Extracted text:
Start of Block

1.Humans are complex

Wuthering Heights has a theme that resonates time and again, screaming through the pages and chapters, warning the readers about the superficial extent of knowledge about a person that can have lethal consequences.

Be it Mr. Lockwood’s perception about Heathcliff, or Heathcliff’s love for Isabella or Linton’s blooming feelings for Catherine. It is a tricky business! Remember when Lockwood said, “He’ll love and hate equally under cover?” Lockwood must be dreading his own words in Chapter 33.

Didn’t you clench your heart when young Catherine was called by her uncle in the most hospitable manner ever? She thought of Heathcliff as a kind gentleman, but readers knew much more. Emily Brontë did not only want to get her readers to the edge of their seats but also had a lesson to teach. Humans can be complex, their psychological realms can resemble a spider’s web, so don’t be that fly!.

2.Man is a result of his situations- maybe (not)?

You’re lying if you couldn’t help but think how different Edgar Linton and Hindley Earnshaw were! Two loving husbands, death parting them from their wives. The difference- one turns to drinking, the other turns to his daughter. While Hindley turns to a lunatic, finding refuge in alcoholism, Edgar turns out as a loving father. The difference percolates through the generations and leaves imprints on the union of their children. (did we spill all the beans?)

End of Block

(Scraped caption text)

Start of Block

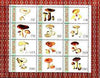 Buriatia Republic 1998 Fungi #08 perf sheetlet containing complete set of 12 values unmounted mint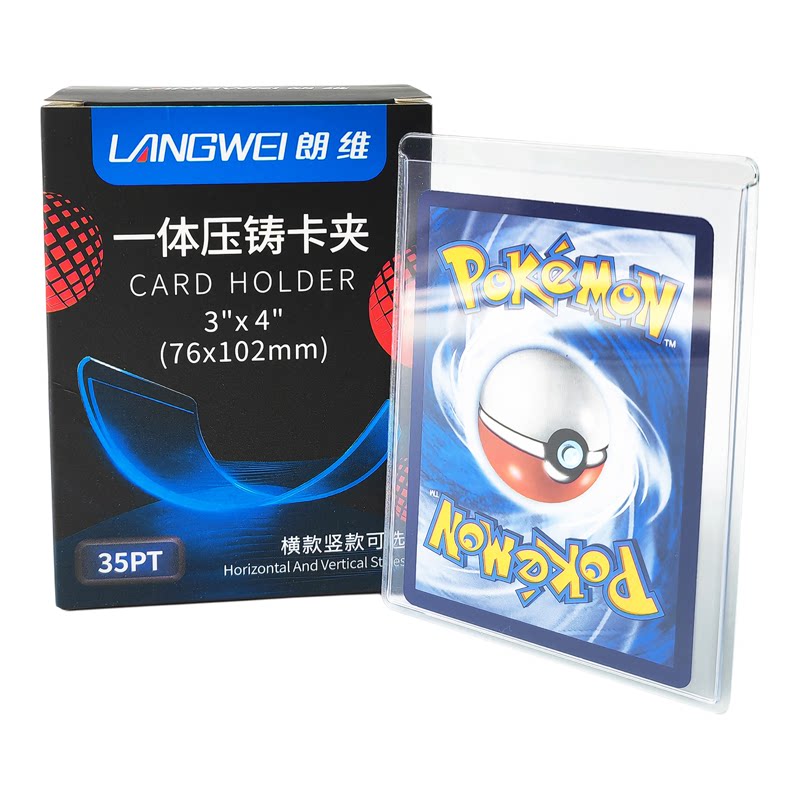 一体压铸卡夹卡砖球星卡套适用宝可梦游戏ptcg海贼王万智牌WS卡牌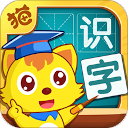 猫小帅识字app v3.8.10安卓版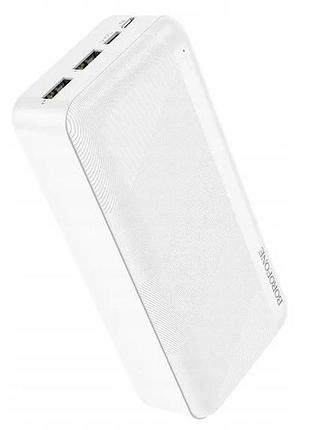 Power bank 30000mah borofone bj27b 5v\2.1a білий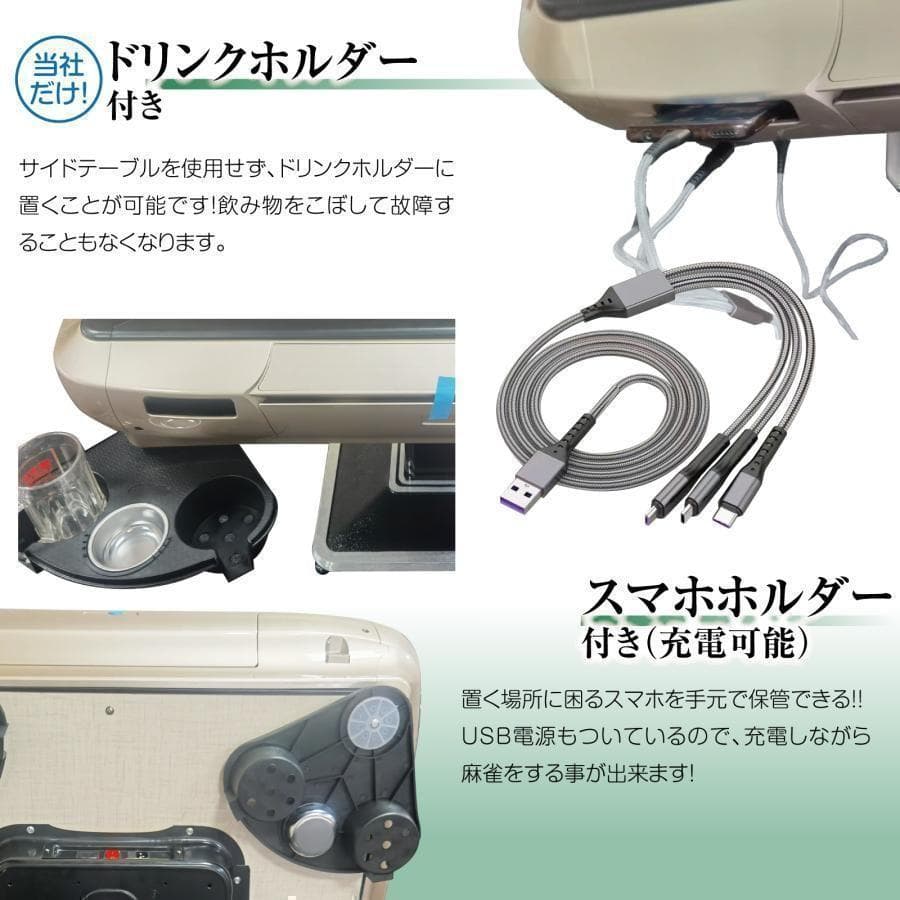 中古 麻雀セット 全自動 折りたたみ 牌28mm ブラック　動作確認済み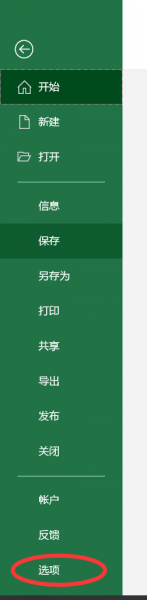 excel怎么读英语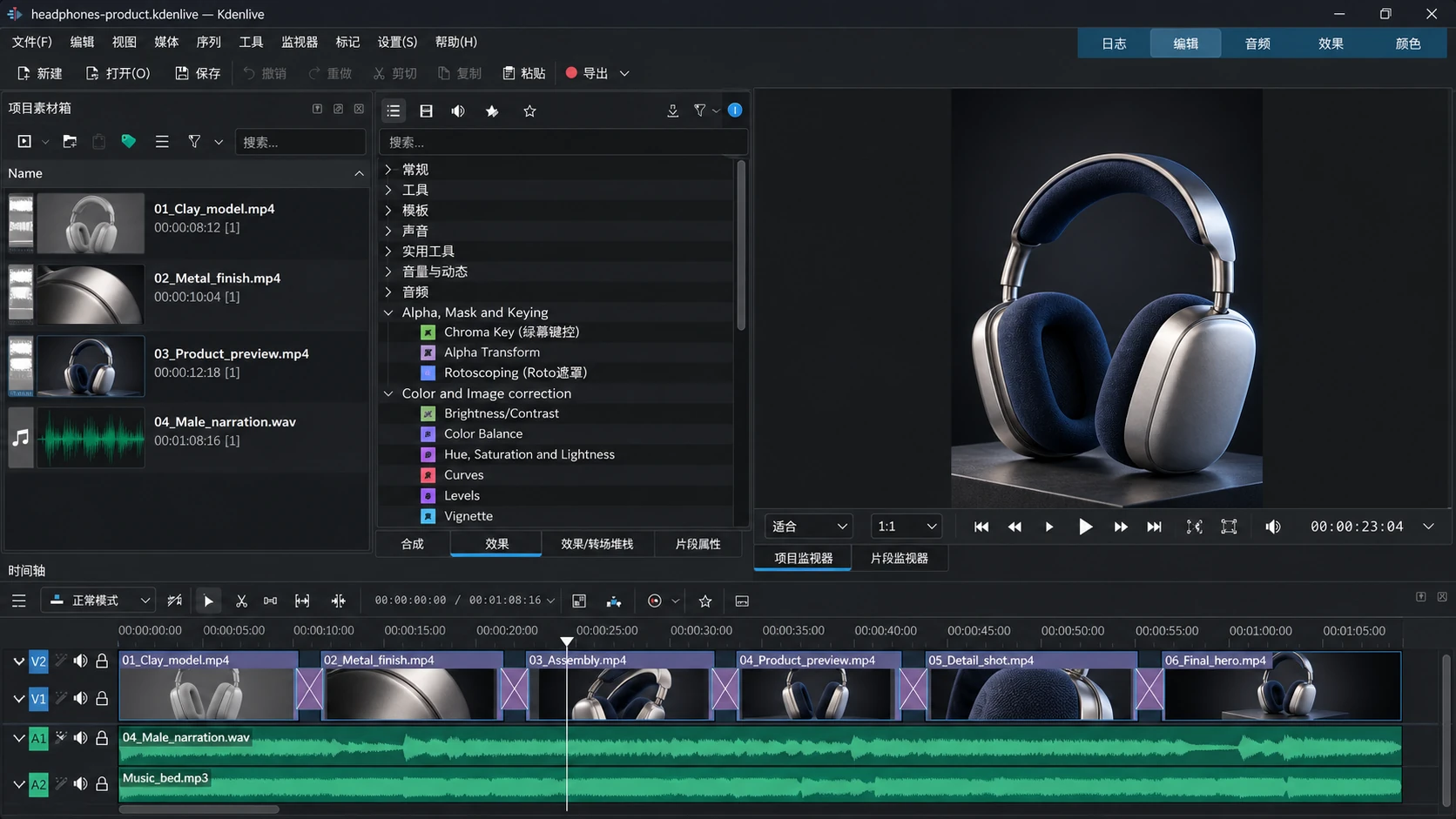 AI-generated Kdenlive interface illustration with headphone clips, an editing timeline, narration and music tracks, and a portrait product preview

End of Block

Tasks:
1. Answer these questions about the text on Wuthering Heights:
(a) Which character said, "He'll love and hate equally under cover"?
(b) What did young Catherine think Heathcliff was?
(c) What does Hindley turn to, and what does Edgar turn to?
2. Output the passage from the text on Wuthering Heights starting at "Wuthering Heights has" and ending at "have lethal consequences.".
Rely on the text alone for your answers.

Answers for this exercise:
1.
(a) Lockwood
(b) A kind gentleman
(c) Hindley turns to drinking, and Edgar turns to his daughter.

2.
Wuthering Heights has a theme that resonates time and again, screaming through the pages and chapters, warning the readers about the superficial extent of knowledge about a person that can have lethal consequences.